È anche per questo che ho scelto le Rime petrose per il mese di febbraio: perché non tutti i tipi di amore sono sani e dobbiamo distinguere non solo per chi vale la pena spendere tempo ed energie, ma anche da quali innamorati ci dobbiamo guardare. Ovviamente, ripeto, non possiamo dire assolutamente nulla su Dante come innamorato, visto che tutto ciò che scrive vive in un’aura di artificio artistico e tutte le sue donne sono allegorie, ma è interessante notare come certe dinamiche siano sempre esistite, sebbene potessero essere giudicate in maniera differente.

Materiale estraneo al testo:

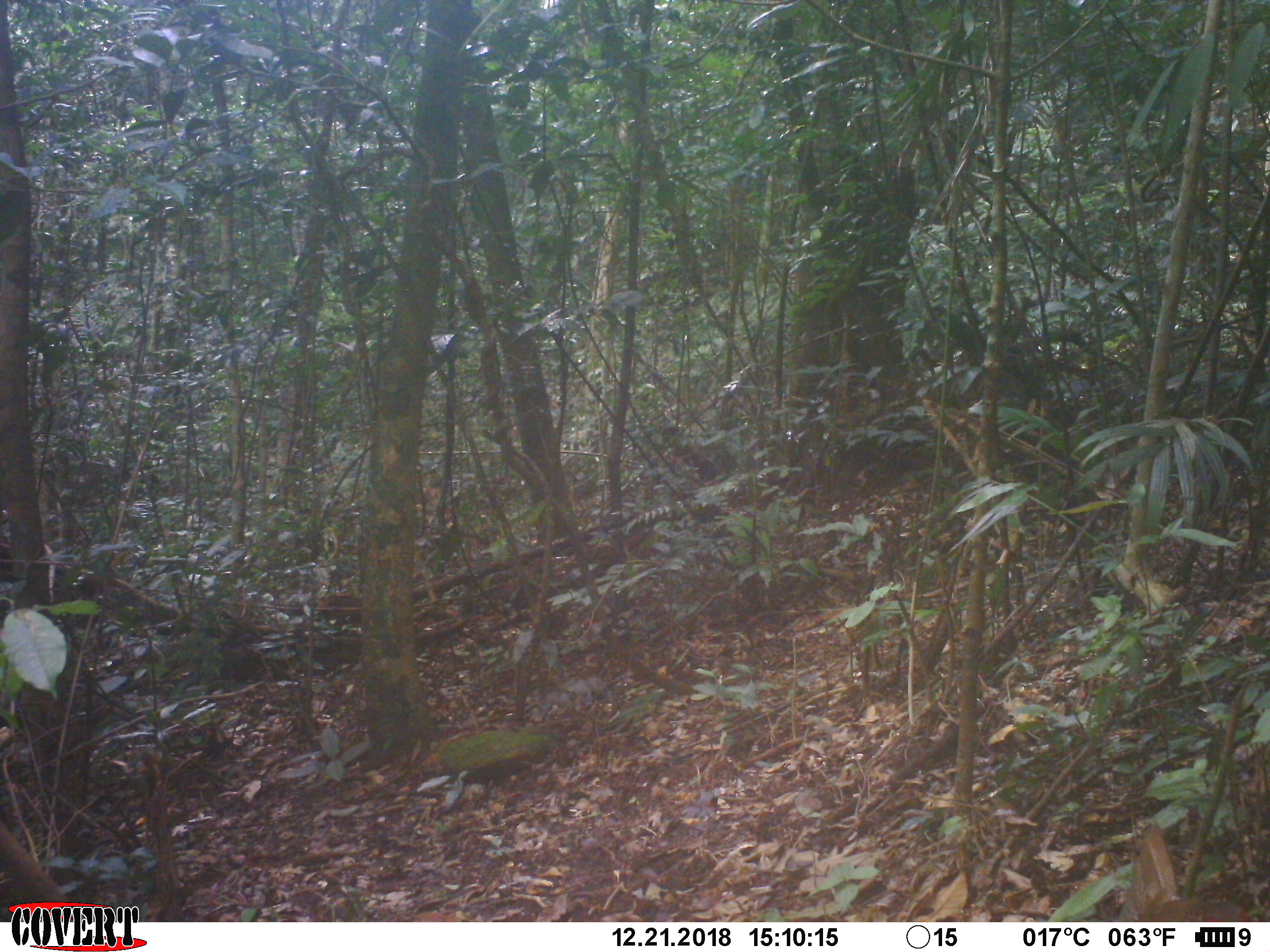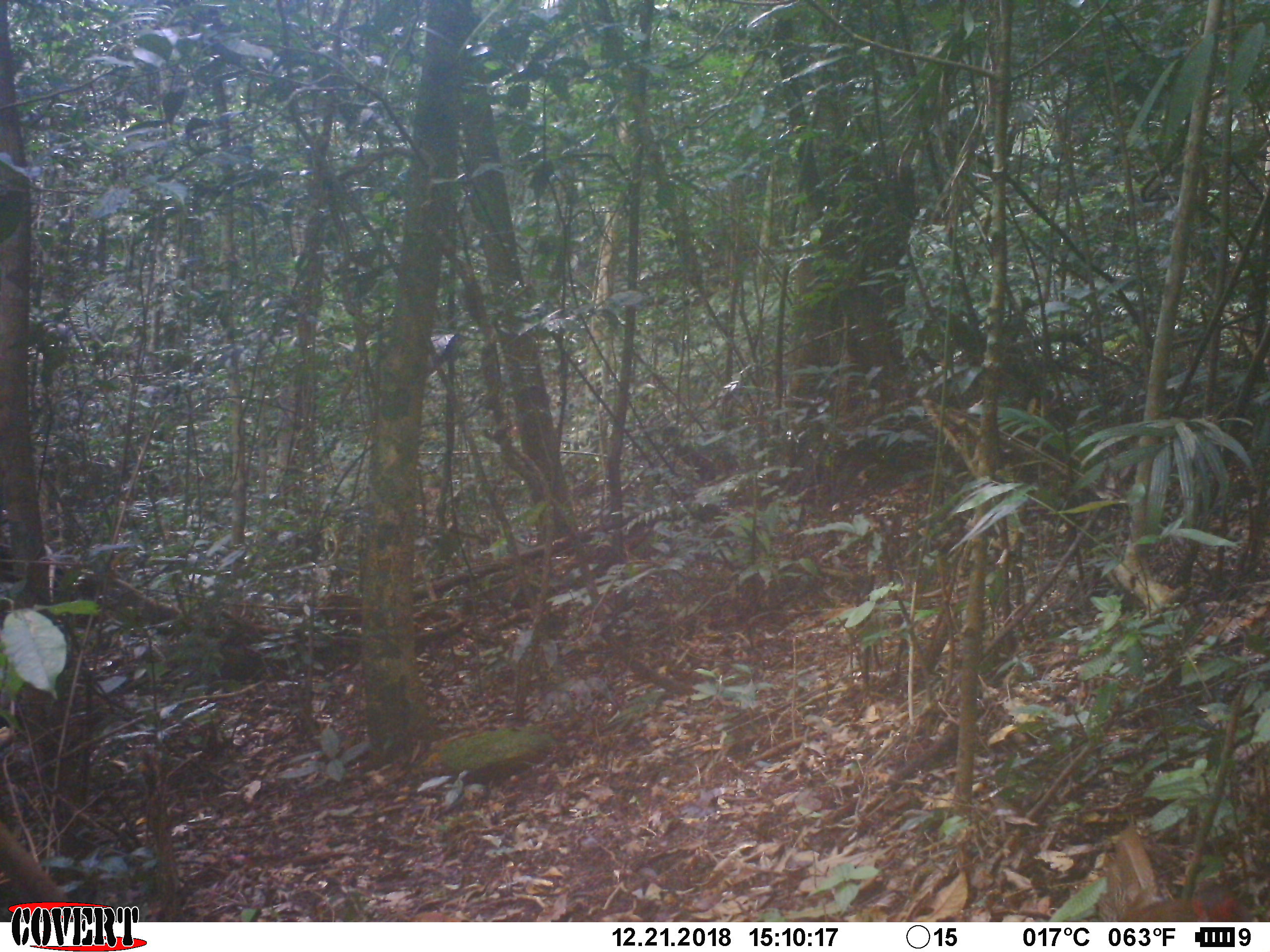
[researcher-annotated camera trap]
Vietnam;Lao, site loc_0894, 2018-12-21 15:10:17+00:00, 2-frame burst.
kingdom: Animalia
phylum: Chordata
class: Aves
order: Galliformes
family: Phasianidae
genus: Lophura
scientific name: Lophura nycthemera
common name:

Comunque, le Rime petrose ci presentano un Dante Alighieri veramente inedito, come lo si vede solo in alcuni passi dell’Inferno: viscerale ed estremamente umano. Io, personalmente, non riesco a compatire il suo se stesso letterario, ma adoro il poeta che riesce a rendere vivi sentimenti così complessi. Qui, vediamo con Dante l’esperienza del rifiuto ed è straordinario ritrovare le stesse situazioni di oggi in una serie di poesie di fine Duecento.

Forse, sono anche queste le sue poesie che dovrebbero essere fatte leggere a scuola, sebbene con tutte le precisazioni del caso.